LONDON - The United Kingdom rolled out the red carpet and all its considerable majesty Tuesday for President Obama, as he and Michelle Obama launched a two-day state visit that will pivot quickly to more sober discussions of the U.S.-Europe alliance.
First, however, the president and the first lady spent Tuesday reveling in the kind of pomp and ceremony that the English do better than anyone else, from a formal welcome by colorful guards to an overnight stay at Buckingham Palace and a lavish state dinner.
They arrived at the palace to the cheers of onlookers as they were greeted by Queen Elizabeth II and Prince Philip. The queen showed the Obamas around their six-room suite in the 775-room palace, a suite last used by the queen's grandson Prince William and his bride on their wedding night last month.
"It may not be the same bed," said a palace aide. "It is the same suite."
After meeting briefly with the young newlyweds, the Obamas were formally welcomed outside on the palace's west terrace. Members of the Scots Guards - with their familiar red uniforms and high black furry hats - lined up in front of him while the pipes and drums of the Scots Guards behind them played "The Star-Spangled Banner." Throughout the ceremony, the sunlit sky reverberated with the steady cannon pounding out a 41-gun salute.
The two heads of state also exchanged gifts. The Obamas gave the queen a collection of rare memorabilia and photographs highlighting her parents' 1939 visit to the United States.
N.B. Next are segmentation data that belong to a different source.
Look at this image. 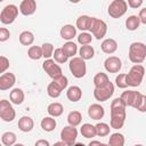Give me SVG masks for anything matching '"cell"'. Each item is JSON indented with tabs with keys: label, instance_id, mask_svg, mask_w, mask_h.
I'll return each instance as SVG.
<instances>
[{
	"label": "cell",
	"instance_id": "cell-1",
	"mask_svg": "<svg viewBox=\"0 0 146 146\" xmlns=\"http://www.w3.org/2000/svg\"><path fill=\"white\" fill-rule=\"evenodd\" d=\"M127 105L121 99V97L114 98L111 103V121L110 125L112 129H121L125 122Z\"/></svg>",
	"mask_w": 146,
	"mask_h": 146
},
{
	"label": "cell",
	"instance_id": "cell-2",
	"mask_svg": "<svg viewBox=\"0 0 146 146\" xmlns=\"http://www.w3.org/2000/svg\"><path fill=\"white\" fill-rule=\"evenodd\" d=\"M129 59L135 65L141 64L146 59V44L143 42H132L129 46Z\"/></svg>",
	"mask_w": 146,
	"mask_h": 146
},
{
	"label": "cell",
	"instance_id": "cell-3",
	"mask_svg": "<svg viewBox=\"0 0 146 146\" xmlns=\"http://www.w3.org/2000/svg\"><path fill=\"white\" fill-rule=\"evenodd\" d=\"M145 75V68L143 65L140 64H136L133 65L129 73H127V83L128 87H138L140 86L143 79Z\"/></svg>",
	"mask_w": 146,
	"mask_h": 146
},
{
	"label": "cell",
	"instance_id": "cell-4",
	"mask_svg": "<svg viewBox=\"0 0 146 146\" xmlns=\"http://www.w3.org/2000/svg\"><path fill=\"white\" fill-rule=\"evenodd\" d=\"M68 84V80L65 75H62L57 80H52L47 87V94L51 98H58L64 89H66Z\"/></svg>",
	"mask_w": 146,
	"mask_h": 146
},
{
	"label": "cell",
	"instance_id": "cell-5",
	"mask_svg": "<svg viewBox=\"0 0 146 146\" xmlns=\"http://www.w3.org/2000/svg\"><path fill=\"white\" fill-rule=\"evenodd\" d=\"M68 68L76 79H81L87 74V65L81 57H73L68 63Z\"/></svg>",
	"mask_w": 146,
	"mask_h": 146
},
{
	"label": "cell",
	"instance_id": "cell-6",
	"mask_svg": "<svg viewBox=\"0 0 146 146\" xmlns=\"http://www.w3.org/2000/svg\"><path fill=\"white\" fill-rule=\"evenodd\" d=\"M18 10H19V8L17 6H15L13 3L7 5L6 7H3V9L0 13V22L5 25L13 24L18 16Z\"/></svg>",
	"mask_w": 146,
	"mask_h": 146
},
{
	"label": "cell",
	"instance_id": "cell-7",
	"mask_svg": "<svg viewBox=\"0 0 146 146\" xmlns=\"http://www.w3.org/2000/svg\"><path fill=\"white\" fill-rule=\"evenodd\" d=\"M89 31L92 34V36H95L97 40L103 39L106 33H107V24L96 17H91V23L89 26Z\"/></svg>",
	"mask_w": 146,
	"mask_h": 146
},
{
	"label": "cell",
	"instance_id": "cell-8",
	"mask_svg": "<svg viewBox=\"0 0 146 146\" xmlns=\"http://www.w3.org/2000/svg\"><path fill=\"white\" fill-rule=\"evenodd\" d=\"M143 98V94L136 90H125L121 94V99L124 102V104L132 108H138L140 102Z\"/></svg>",
	"mask_w": 146,
	"mask_h": 146
},
{
	"label": "cell",
	"instance_id": "cell-9",
	"mask_svg": "<svg viewBox=\"0 0 146 146\" xmlns=\"http://www.w3.org/2000/svg\"><path fill=\"white\" fill-rule=\"evenodd\" d=\"M128 9V3L124 0H113L107 9L108 15L112 18H120L122 17Z\"/></svg>",
	"mask_w": 146,
	"mask_h": 146
},
{
	"label": "cell",
	"instance_id": "cell-10",
	"mask_svg": "<svg viewBox=\"0 0 146 146\" xmlns=\"http://www.w3.org/2000/svg\"><path fill=\"white\" fill-rule=\"evenodd\" d=\"M113 94H114V84L111 81L103 87L94 89V97L96 100H98L100 103L108 100L113 96Z\"/></svg>",
	"mask_w": 146,
	"mask_h": 146
},
{
	"label": "cell",
	"instance_id": "cell-11",
	"mask_svg": "<svg viewBox=\"0 0 146 146\" xmlns=\"http://www.w3.org/2000/svg\"><path fill=\"white\" fill-rule=\"evenodd\" d=\"M42 68L43 71L52 79V80H57L58 78H60L63 74V71L60 68V66L54 60V59H46L42 63Z\"/></svg>",
	"mask_w": 146,
	"mask_h": 146
},
{
	"label": "cell",
	"instance_id": "cell-12",
	"mask_svg": "<svg viewBox=\"0 0 146 146\" xmlns=\"http://www.w3.org/2000/svg\"><path fill=\"white\" fill-rule=\"evenodd\" d=\"M0 117L5 122H11L16 117V112L10 102L2 99L0 102Z\"/></svg>",
	"mask_w": 146,
	"mask_h": 146
},
{
	"label": "cell",
	"instance_id": "cell-13",
	"mask_svg": "<svg viewBox=\"0 0 146 146\" xmlns=\"http://www.w3.org/2000/svg\"><path fill=\"white\" fill-rule=\"evenodd\" d=\"M78 137V130L75 127L66 125L60 131V139L63 143L66 144V146H73L75 144Z\"/></svg>",
	"mask_w": 146,
	"mask_h": 146
},
{
	"label": "cell",
	"instance_id": "cell-14",
	"mask_svg": "<svg viewBox=\"0 0 146 146\" xmlns=\"http://www.w3.org/2000/svg\"><path fill=\"white\" fill-rule=\"evenodd\" d=\"M104 67L108 73H119L122 67V62L116 56H110L104 62Z\"/></svg>",
	"mask_w": 146,
	"mask_h": 146
},
{
	"label": "cell",
	"instance_id": "cell-15",
	"mask_svg": "<svg viewBox=\"0 0 146 146\" xmlns=\"http://www.w3.org/2000/svg\"><path fill=\"white\" fill-rule=\"evenodd\" d=\"M15 83H16V76L14 73L6 72L0 75V90L1 91H6L13 88Z\"/></svg>",
	"mask_w": 146,
	"mask_h": 146
},
{
	"label": "cell",
	"instance_id": "cell-16",
	"mask_svg": "<svg viewBox=\"0 0 146 146\" xmlns=\"http://www.w3.org/2000/svg\"><path fill=\"white\" fill-rule=\"evenodd\" d=\"M36 10L35 0H23L19 5V13L24 16H31Z\"/></svg>",
	"mask_w": 146,
	"mask_h": 146
},
{
	"label": "cell",
	"instance_id": "cell-17",
	"mask_svg": "<svg viewBox=\"0 0 146 146\" xmlns=\"http://www.w3.org/2000/svg\"><path fill=\"white\" fill-rule=\"evenodd\" d=\"M88 115L92 120H100L105 115V110L100 104H92L88 108Z\"/></svg>",
	"mask_w": 146,
	"mask_h": 146
},
{
	"label": "cell",
	"instance_id": "cell-18",
	"mask_svg": "<svg viewBox=\"0 0 146 146\" xmlns=\"http://www.w3.org/2000/svg\"><path fill=\"white\" fill-rule=\"evenodd\" d=\"M100 48H102V51L105 52V54H114L116 50H117V42L114 40V39H105L102 44H100Z\"/></svg>",
	"mask_w": 146,
	"mask_h": 146
},
{
	"label": "cell",
	"instance_id": "cell-19",
	"mask_svg": "<svg viewBox=\"0 0 146 146\" xmlns=\"http://www.w3.org/2000/svg\"><path fill=\"white\" fill-rule=\"evenodd\" d=\"M66 97L72 103L79 102L81 99V97H82V90H81V88L78 87V86H71L67 89V91H66Z\"/></svg>",
	"mask_w": 146,
	"mask_h": 146
},
{
	"label": "cell",
	"instance_id": "cell-20",
	"mask_svg": "<svg viewBox=\"0 0 146 146\" xmlns=\"http://www.w3.org/2000/svg\"><path fill=\"white\" fill-rule=\"evenodd\" d=\"M60 36L64 39V40H67V41H71L75 35H76V27L71 25V24H66L64 26H62L60 31Z\"/></svg>",
	"mask_w": 146,
	"mask_h": 146
},
{
	"label": "cell",
	"instance_id": "cell-21",
	"mask_svg": "<svg viewBox=\"0 0 146 146\" xmlns=\"http://www.w3.org/2000/svg\"><path fill=\"white\" fill-rule=\"evenodd\" d=\"M9 99L15 105H21L25 99V94L21 88H14L9 92Z\"/></svg>",
	"mask_w": 146,
	"mask_h": 146
},
{
	"label": "cell",
	"instance_id": "cell-22",
	"mask_svg": "<svg viewBox=\"0 0 146 146\" xmlns=\"http://www.w3.org/2000/svg\"><path fill=\"white\" fill-rule=\"evenodd\" d=\"M34 127V121L31 116H22L18 120V129L23 132H30Z\"/></svg>",
	"mask_w": 146,
	"mask_h": 146
},
{
	"label": "cell",
	"instance_id": "cell-23",
	"mask_svg": "<svg viewBox=\"0 0 146 146\" xmlns=\"http://www.w3.org/2000/svg\"><path fill=\"white\" fill-rule=\"evenodd\" d=\"M80 132L84 138H94L97 136L96 125H92L90 123H83L80 128Z\"/></svg>",
	"mask_w": 146,
	"mask_h": 146
},
{
	"label": "cell",
	"instance_id": "cell-24",
	"mask_svg": "<svg viewBox=\"0 0 146 146\" xmlns=\"http://www.w3.org/2000/svg\"><path fill=\"white\" fill-rule=\"evenodd\" d=\"M47 112H48V114H49L50 116H52V117H58V116H60V115L63 114L64 107H63V105H62L60 103L55 102V103H51V104L48 105Z\"/></svg>",
	"mask_w": 146,
	"mask_h": 146
},
{
	"label": "cell",
	"instance_id": "cell-25",
	"mask_svg": "<svg viewBox=\"0 0 146 146\" xmlns=\"http://www.w3.org/2000/svg\"><path fill=\"white\" fill-rule=\"evenodd\" d=\"M91 23V17L88 15H81L76 19V29L81 30L82 32L89 31V26Z\"/></svg>",
	"mask_w": 146,
	"mask_h": 146
},
{
	"label": "cell",
	"instance_id": "cell-26",
	"mask_svg": "<svg viewBox=\"0 0 146 146\" xmlns=\"http://www.w3.org/2000/svg\"><path fill=\"white\" fill-rule=\"evenodd\" d=\"M42 130L47 131V132H51L52 130H55L57 123H56V120L52 117V116H46L41 120V123H40Z\"/></svg>",
	"mask_w": 146,
	"mask_h": 146
},
{
	"label": "cell",
	"instance_id": "cell-27",
	"mask_svg": "<svg viewBox=\"0 0 146 146\" xmlns=\"http://www.w3.org/2000/svg\"><path fill=\"white\" fill-rule=\"evenodd\" d=\"M62 50L64 51V54L70 58V57H75L76 52H78V46L73 42V41H67L66 43L63 44Z\"/></svg>",
	"mask_w": 146,
	"mask_h": 146
},
{
	"label": "cell",
	"instance_id": "cell-28",
	"mask_svg": "<svg viewBox=\"0 0 146 146\" xmlns=\"http://www.w3.org/2000/svg\"><path fill=\"white\" fill-rule=\"evenodd\" d=\"M79 55L83 60H88L91 59L95 56V49L92 46H81V48L79 49Z\"/></svg>",
	"mask_w": 146,
	"mask_h": 146
},
{
	"label": "cell",
	"instance_id": "cell-29",
	"mask_svg": "<svg viewBox=\"0 0 146 146\" xmlns=\"http://www.w3.org/2000/svg\"><path fill=\"white\" fill-rule=\"evenodd\" d=\"M82 121V114L79 112V111H72L68 113L67 115V122H68V125H72V127H78Z\"/></svg>",
	"mask_w": 146,
	"mask_h": 146
},
{
	"label": "cell",
	"instance_id": "cell-30",
	"mask_svg": "<svg viewBox=\"0 0 146 146\" xmlns=\"http://www.w3.org/2000/svg\"><path fill=\"white\" fill-rule=\"evenodd\" d=\"M124 141H125L124 136L120 132H115L111 135L107 145L108 146H124Z\"/></svg>",
	"mask_w": 146,
	"mask_h": 146
},
{
	"label": "cell",
	"instance_id": "cell-31",
	"mask_svg": "<svg viewBox=\"0 0 146 146\" xmlns=\"http://www.w3.org/2000/svg\"><path fill=\"white\" fill-rule=\"evenodd\" d=\"M19 42L23 46H31L34 42V34L31 31H23L19 34Z\"/></svg>",
	"mask_w": 146,
	"mask_h": 146
},
{
	"label": "cell",
	"instance_id": "cell-32",
	"mask_svg": "<svg viewBox=\"0 0 146 146\" xmlns=\"http://www.w3.org/2000/svg\"><path fill=\"white\" fill-rule=\"evenodd\" d=\"M108 82H110V79H108V76H107L106 73L99 72V73H97L94 76V86H95V88L103 87V86L107 84Z\"/></svg>",
	"mask_w": 146,
	"mask_h": 146
},
{
	"label": "cell",
	"instance_id": "cell-33",
	"mask_svg": "<svg viewBox=\"0 0 146 146\" xmlns=\"http://www.w3.org/2000/svg\"><path fill=\"white\" fill-rule=\"evenodd\" d=\"M16 135L11 131H7V132H3L2 136H1V143L5 145V146H14L16 144Z\"/></svg>",
	"mask_w": 146,
	"mask_h": 146
},
{
	"label": "cell",
	"instance_id": "cell-34",
	"mask_svg": "<svg viewBox=\"0 0 146 146\" xmlns=\"http://www.w3.org/2000/svg\"><path fill=\"white\" fill-rule=\"evenodd\" d=\"M140 25V21H139V17L136 16V15H131L129 16L127 19H125V27L129 30V31H135L139 27Z\"/></svg>",
	"mask_w": 146,
	"mask_h": 146
},
{
	"label": "cell",
	"instance_id": "cell-35",
	"mask_svg": "<svg viewBox=\"0 0 146 146\" xmlns=\"http://www.w3.org/2000/svg\"><path fill=\"white\" fill-rule=\"evenodd\" d=\"M27 56L33 60H39L41 57H43L42 48L39 46H31L27 50Z\"/></svg>",
	"mask_w": 146,
	"mask_h": 146
},
{
	"label": "cell",
	"instance_id": "cell-36",
	"mask_svg": "<svg viewBox=\"0 0 146 146\" xmlns=\"http://www.w3.org/2000/svg\"><path fill=\"white\" fill-rule=\"evenodd\" d=\"M96 130H97V136L99 137H105L107 135H110L111 131V125H108L105 122H99L96 124Z\"/></svg>",
	"mask_w": 146,
	"mask_h": 146
},
{
	"label": "cell",
	"instance_id": "cell-37",
	"mask_svg": "<svg viewBox=\"0 0 146 146\" xmlns=\"http://www.w3.org/2000/svg\"><path fill=\"white\" fill-rule=\"evenodd\" d=\"M67 59H68V57L64 54V51L62 50V48L55 49V51H54V60H55L56 63H58V64H64V63L67 62Z\"/></svg>",
	"mask_w": 146,
	"mask_h": 146
},
{
	"label": "cell",
	"instance_id": "cell-38",
	"mask_svg": "<svg viewBox=\"0 0 146 146\" xmlns=\"http://www.w3.org/2000/svg\"><path fill=\"white\" fill-rule=\"evenodd\" d=\"M92 41V34L88 33V32H81L78 35V42L81 46H88L90 44V42Z\"/></svg>",
	"mask_w": 146,
	"mask_h": 146
},
{
	"label": "cell",
	"instance_id": "cell-39",
	"mask_svg": "<svg viewBox=\"0 0 146 146\" xmlns=\"http://www.w3.org/2000/svg\"><path fill=\"white\" fill-rule=\"evenodd\" d=\"M41 48H42V55H43V57H44L46 59H50V57L54 56L55 49H54L52 43L46 42V43H43V44L41 46Z\"/></svg>",
	"mask_w": 146,
	"mask_h": 146
},
{
	"label": "cell",
	"instance_id": "cell-40",
	"mask_svg": "<svg viewBox=\"0 0 146 146\" xmlns=\"http://www.w3.org/2000/svg\"><path fill=\"white\" fill-rule=\"evenodd\" d=\"M115 84L117 88L120 89H125L128 88V83H127V73H121L115 78Z\"/></svg>",
	"mask_w": 146,
	"mask_h": 146
},
{
	"label": "cell",
	"instance_id": "cell-41",
	"mask_svg": "<svg viewBox=\"0 0 146 146\" xmlns=\"http://www.w3.org/2000/svg\"><path fill=\"white\" fill-rule=\"evenodd\" d=\"M9 68V59L5 56H0V73L3 74Z\"/></svg>",
	"mask_w": 146,
	"mask_h": 146
},
{
	"label": "cell",
	"instance_id": "cell-42",
	"mask_svg": "<svg viewBox=\"0 0 146 146\" xmlns=\"http://www.w3.org/2000/svg\"><path fill=\"white\" fill-rule=\"evenodd\" d=\"M10 38V32L8 29L6 27H1L0 29V42H5Z\"/></svg>",
	"mask_w": 146,
	"mask_h": 146
},
{
	"label": "cell",
	"instance_id": "cell-43",
	"mask_svg": "<svg viewBox=\"0 0 146 146\" xmlns=\"http://www.w3.org/2000/svg\"><path fill=\"white\" fill-rule=\"evenodd\" d=\"M127 3H128V6L130 8L136 9V8H139L143 5V0H128Z\"/></svg>",
	"mask_w": 146,
	"mask_h": 146
},
{
	"label": "cell",
	"instance_id": "cell-44",
	"mask_svg": "<svg viewBox=\"0 0 146 146\" xmlns=\"http://www.w3.org/2000/svg\"><path fill=\"white\" fill-rule=\"evenodd\" d=\"M137 111L141 112V113H145L146 112V95H143V98H141V102L137 108Z\"/></svg>",
	"mask_w": 146,
	"mask_h": 146
},
{
	"label": "cell",
	"instance_id": "cell-45",
	"mask_svg": "<svg viewBox=\"0 0 146 146\" xmlns=\"http://www.w3.org/2000/svg\"><path fill=\"white\" fill-rule=\"evenodd\" d=\"M138 17H139V21H140V23L146 25V7H144L143 9H140Z\"/></svg>",
	"mask_w": 146,
	"mask_h": 146
},
{
	"label": "cell",
	"instance_id": "cell-46",
	"mask_svg": "<svg viewBox=\"0 0 146 146\" xmlns=\"http://www.w3.org/2000/svg\"><path fill=\"white\" fill-rule=\"evenodd\" d=\"M34 146H50V144H49V141L46 140V139H39V140L35 141Z\"/></svg>",
	"mask_w": 146,
	"mask_h": 146
},
{
	"label": "cell",
	"instance_id": "cell-47",
	"mask_svg": "<svg viewBox=\"0 0 146 146\" xmlns=\"http://www.w3.org/2000/svg\"><path fill=\"white\" fill-rule=\"evenodd\" d=\"M88 146H108V145L107 144H104V143H100L98 140H91L88 144Z\"/></svg>",
	"mask_w": 146,
	"mask_h": 146
},
{
	"label": "cell",
	"instance_id": "cell-48",
	"mask_svg": "<svg viewBox=\"0 0 146 146\" xmlns=\"http://www.w3.org/2000/svg\"><path fill=\"white\" fill-rule=\"evenodd\" d=\"M52 146H66V144H65V143H63V141L60 140V141H57V143H55Z\"/></svg>",
	"mask_w": 146,
	"mask_h": 146
},
{
	"label": "cell",
	"instance_id": "cell-49",
	"mask_svg": "<svg viewBox=\"0 0 146 146\" xmlns=\"http://www.w3.org/2000/svg\"><path fill=\"white\" fill-rule=\"evenodd\" d=\"M73 146H86V145H84L83 143H75Z\"/></svg>",
	"mask_w": 146,
	"mask_h": 146
},
{
	"label": "cell",
	"instance_id": "cell-50",
	"mask_svg": "<svg viewBox=\"0 0 146 146\" xmlns=\"http://www.w3.org/2000/svg\"><path fill=\"white\" fill-rule=\"evenodd\" d=\"M14 146H25V145H23V144H19V143H17V144H15Z\"/></svg>",
	"mask_w": 146,
	"mask_h": 146
},
{
	"label": "cell",
	"instance_id": "cell-51",
	"mask_svg": "<svg viewBox=\"0 0 146 146\" xmlns=\"http://www.w3.org/2000/svg\"><path fill=\"white\" fill-rule=\"evenodd\" d=\"M135 146H144V145H141V144H137V145H135Z\"/></svg>",
	"mask_w": 146,
	"mask_h": 146
}]
</instances>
The queen gave the Obamas a bound volume of facsimiles of letters from U.S. presidents to Queen Victoria and an antique brooch with coral roses.
At the state dinner at the palace, the 170 guests included British airline mogul Richard Branson and Tom Hanks and his wife, Rita Wilson. Obama, in white tie and tails, and the queen entered to the sounds of "God Save the Queen." The president sat between the queen and Prince Charles' wife, Camilla, the duchess of Cornwall. Prince Philip escorted Michelle Obama, who was wearing a white gown.
In the queen's toast, she said that when the United States and the United Kingdom stand together, "our people and other people of goodwill around the world will be more secure and prosperous." The bond between the nations, she said, is "tried, tested, and, yes, special."
Obama saluted the queen in turn and the "special relationship" between the countries. Quoting Shakespeare, he toasted: "This blessed plot, this earth, this realm, this England."
Obama's state visit is only the second for a president since the queen took the throne. George W. Bush made one in 2003.
The president will meet Wednesday with Prime Minister David Cameron and deliver a speech on the trans-Atlantic alliance to a joint session of Parliament that the White House and analysts said would be the major address of his six-day, four-country trip.